Miguel Cabrera has improved with age, but at some point must decline just like all the great ones. We will assume his WAR decreases at 10% per year, including 2014.
|Year||Age||Pay ($M)||WAR||$/WAR||Value ($M)||Surplus Value ($M)|
The last column, surplus value, attempts to calculate how many millions Cabrera is worth beyond his salary, or if negative how much he will be overpaid. One way to decide if the contract is fair is to add up the column and see if the result is near zero.
Let's consider only years 2016 to 2023, because Cabrera was already under contract through 2015. Those are the middle eight years of this twelve year contract. The last two are option years, but they are triggered by performance so let's leave them out. And let's simplify this with a chart of his projected value, in millions of dollars.
The blue line is Miggy's value from the above table. The orange line is his salary. On the left side these form a triangle where the Tigers receive value above Cabrera's salary, and on the right side another triangle where regret sets in. If the triangles are the same size, the contract is fair. With the assumptions above, it looks like the Tigers paid too much.
Let's try a 9% annual decline in Cabrera's value.
Now the contract favors the Tigers.

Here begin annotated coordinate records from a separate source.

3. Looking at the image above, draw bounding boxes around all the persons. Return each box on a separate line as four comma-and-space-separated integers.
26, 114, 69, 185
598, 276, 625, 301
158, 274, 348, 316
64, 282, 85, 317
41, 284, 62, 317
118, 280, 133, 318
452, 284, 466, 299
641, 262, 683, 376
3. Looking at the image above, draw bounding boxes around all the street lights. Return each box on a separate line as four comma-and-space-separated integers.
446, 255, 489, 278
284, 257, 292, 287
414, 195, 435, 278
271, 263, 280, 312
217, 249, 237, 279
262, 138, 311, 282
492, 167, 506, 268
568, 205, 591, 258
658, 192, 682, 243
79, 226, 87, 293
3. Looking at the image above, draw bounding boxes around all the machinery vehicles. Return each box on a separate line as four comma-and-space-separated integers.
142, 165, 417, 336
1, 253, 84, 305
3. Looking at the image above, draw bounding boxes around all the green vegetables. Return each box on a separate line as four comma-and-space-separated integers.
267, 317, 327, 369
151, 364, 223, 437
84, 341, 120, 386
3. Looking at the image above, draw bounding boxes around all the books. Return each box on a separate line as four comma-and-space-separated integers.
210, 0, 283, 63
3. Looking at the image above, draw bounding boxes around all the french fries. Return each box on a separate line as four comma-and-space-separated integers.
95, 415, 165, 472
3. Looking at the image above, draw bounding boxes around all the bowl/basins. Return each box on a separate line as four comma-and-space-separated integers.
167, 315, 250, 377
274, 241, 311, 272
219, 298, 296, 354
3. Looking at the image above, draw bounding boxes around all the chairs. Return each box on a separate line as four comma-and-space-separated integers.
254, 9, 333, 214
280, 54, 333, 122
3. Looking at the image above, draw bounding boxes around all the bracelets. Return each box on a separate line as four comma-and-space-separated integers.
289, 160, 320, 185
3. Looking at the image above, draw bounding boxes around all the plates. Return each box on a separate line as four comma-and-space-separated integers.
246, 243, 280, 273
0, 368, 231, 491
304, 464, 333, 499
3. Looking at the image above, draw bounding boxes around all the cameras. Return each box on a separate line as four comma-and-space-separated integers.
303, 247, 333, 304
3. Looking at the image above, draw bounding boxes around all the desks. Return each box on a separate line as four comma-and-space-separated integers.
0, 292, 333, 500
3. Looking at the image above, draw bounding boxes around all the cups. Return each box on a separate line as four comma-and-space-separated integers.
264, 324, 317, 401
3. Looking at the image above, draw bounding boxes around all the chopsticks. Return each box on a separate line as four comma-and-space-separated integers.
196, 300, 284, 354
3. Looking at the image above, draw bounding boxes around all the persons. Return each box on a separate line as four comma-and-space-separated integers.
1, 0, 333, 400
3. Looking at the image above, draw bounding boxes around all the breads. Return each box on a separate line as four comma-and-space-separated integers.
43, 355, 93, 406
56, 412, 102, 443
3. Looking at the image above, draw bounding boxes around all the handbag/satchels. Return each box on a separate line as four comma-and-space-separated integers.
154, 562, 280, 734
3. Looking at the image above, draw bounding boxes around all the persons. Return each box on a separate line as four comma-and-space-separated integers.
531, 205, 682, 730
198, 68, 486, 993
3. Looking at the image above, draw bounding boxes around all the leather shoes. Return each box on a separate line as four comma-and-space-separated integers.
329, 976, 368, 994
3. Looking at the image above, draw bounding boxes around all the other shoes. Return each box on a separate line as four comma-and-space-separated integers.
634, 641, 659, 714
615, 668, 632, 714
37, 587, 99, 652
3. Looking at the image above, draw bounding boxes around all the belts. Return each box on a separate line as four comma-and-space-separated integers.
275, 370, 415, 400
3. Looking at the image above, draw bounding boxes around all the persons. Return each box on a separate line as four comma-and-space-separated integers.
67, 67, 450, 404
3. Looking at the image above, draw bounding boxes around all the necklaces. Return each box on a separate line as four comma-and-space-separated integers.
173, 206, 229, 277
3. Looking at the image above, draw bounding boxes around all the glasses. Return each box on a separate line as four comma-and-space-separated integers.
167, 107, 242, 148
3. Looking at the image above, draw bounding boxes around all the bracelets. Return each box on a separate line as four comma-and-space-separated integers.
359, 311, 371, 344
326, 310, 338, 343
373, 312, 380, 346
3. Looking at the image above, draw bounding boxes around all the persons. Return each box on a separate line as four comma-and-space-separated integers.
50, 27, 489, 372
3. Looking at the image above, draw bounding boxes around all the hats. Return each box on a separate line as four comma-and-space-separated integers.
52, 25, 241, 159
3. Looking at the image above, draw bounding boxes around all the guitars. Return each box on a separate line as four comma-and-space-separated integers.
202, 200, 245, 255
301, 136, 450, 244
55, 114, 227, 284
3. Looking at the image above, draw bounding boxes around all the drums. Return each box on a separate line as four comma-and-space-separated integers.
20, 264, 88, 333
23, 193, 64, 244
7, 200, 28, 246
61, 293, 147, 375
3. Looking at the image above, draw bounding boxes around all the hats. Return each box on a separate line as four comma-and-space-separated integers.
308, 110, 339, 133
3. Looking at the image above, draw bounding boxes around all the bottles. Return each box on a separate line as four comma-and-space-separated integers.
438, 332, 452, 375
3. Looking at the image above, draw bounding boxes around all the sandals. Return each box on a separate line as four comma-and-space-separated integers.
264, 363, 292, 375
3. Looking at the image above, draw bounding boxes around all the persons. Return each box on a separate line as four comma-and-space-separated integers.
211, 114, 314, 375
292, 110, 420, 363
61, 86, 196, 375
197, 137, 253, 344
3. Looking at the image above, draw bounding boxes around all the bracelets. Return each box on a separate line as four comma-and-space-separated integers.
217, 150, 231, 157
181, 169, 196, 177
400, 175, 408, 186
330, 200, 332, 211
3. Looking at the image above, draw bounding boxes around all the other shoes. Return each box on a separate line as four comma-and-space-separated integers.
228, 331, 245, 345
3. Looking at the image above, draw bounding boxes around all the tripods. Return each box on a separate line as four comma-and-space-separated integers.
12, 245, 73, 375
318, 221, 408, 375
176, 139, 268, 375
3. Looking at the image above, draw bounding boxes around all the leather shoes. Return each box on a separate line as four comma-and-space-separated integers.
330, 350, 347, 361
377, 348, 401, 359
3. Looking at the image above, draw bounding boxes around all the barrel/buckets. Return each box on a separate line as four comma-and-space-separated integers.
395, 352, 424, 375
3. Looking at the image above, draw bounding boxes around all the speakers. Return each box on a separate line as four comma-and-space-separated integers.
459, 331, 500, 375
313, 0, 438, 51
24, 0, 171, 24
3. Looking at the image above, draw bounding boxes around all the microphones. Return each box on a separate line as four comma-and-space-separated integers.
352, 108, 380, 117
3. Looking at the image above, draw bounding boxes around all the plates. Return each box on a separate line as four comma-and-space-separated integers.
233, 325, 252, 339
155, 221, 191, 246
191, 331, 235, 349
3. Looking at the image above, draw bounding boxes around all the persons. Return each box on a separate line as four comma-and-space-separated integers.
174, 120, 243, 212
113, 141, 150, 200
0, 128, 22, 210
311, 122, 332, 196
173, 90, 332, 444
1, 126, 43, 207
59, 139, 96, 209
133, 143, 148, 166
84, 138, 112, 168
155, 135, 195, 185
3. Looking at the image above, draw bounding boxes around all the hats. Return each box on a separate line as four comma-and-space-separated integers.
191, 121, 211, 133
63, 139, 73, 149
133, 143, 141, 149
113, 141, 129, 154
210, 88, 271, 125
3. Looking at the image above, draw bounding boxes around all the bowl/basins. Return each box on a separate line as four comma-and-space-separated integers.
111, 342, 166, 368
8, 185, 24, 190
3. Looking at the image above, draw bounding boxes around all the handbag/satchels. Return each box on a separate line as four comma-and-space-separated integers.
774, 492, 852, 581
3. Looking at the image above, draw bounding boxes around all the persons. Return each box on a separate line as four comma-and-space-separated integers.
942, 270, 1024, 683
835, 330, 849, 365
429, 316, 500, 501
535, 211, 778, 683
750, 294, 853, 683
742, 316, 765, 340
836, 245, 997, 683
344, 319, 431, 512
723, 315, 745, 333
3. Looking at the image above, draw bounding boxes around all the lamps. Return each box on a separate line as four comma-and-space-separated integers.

For single digit assumptions, the difference between salary inflation and Cabrera's decline needs to be under 5% for him to be underpaid.
What if salaries grow at 10%, while Cabrera declines at 12%? Miggy is then an average ballplayer at age 40, and the Tigers come out ahead.
But a 20% annual decline means that Tigers overpay by $100 million! And Miggy is still producing nearly 1 WAR at age 40.
Cabrera has 54.6 bWAR through 2013. With a 10% decline, he adds 46.5 through age 42 for a total of 100. That decline still has him producing 2.5 WAR at age 40. A total of 100 would be 21st all-time, ahead of George Brett, Al Kaline, Roberto Clemente, and Cal Ripken but behind Joe Morgan, Mike Schmidt, Frank Robinson, and Mickey Mantle. To even be approaching the top ten position players would require a decline of 4% and would mean 4.4 WAR at age 42. Miggy does things that do not seem possible, but being an All Star at 42 is beyond even his reach. Thus I lean to the 10% average decline, though lower in the early years and higher in the later years.
There are all sorts of simplifications that we made. Salaries do not increase in a linear fashion. Baseball innovates and salaries increase faster for a while. The economy crashes and salaries are flat or even decline.
Wins are not valued the same by all teams at all times. The Tigers would not have made the playoffs last year without Cabrera, so he provided extra value that we have not included in the analysis. If in five years the Tigers are nowhere near the playoffs, he will be worth less than the average dollars per WAR. We have neglected the time value of money, as excess value in the early years is worth more than in later years. But have you checked the interest rates at the bank lately?
There are even less tangible matters like the value of Cabrera forever being thought of as a Tiger in the tradition of Gehringer, Kaline, and Trammell. We will not have to incessantly watch a highlight of an injured Cabrera rounding the bases and pumping his arm after a walk-off home run for the Dodgers in the World Series. And that is priceless.
So we can boil the contract decision down to this. Do you think salaries will grow at a rate over 5% a year, and that the Tigers will be reasonably competitive for the next decade? Then give credit to Dave Dombrowski for another deal done well.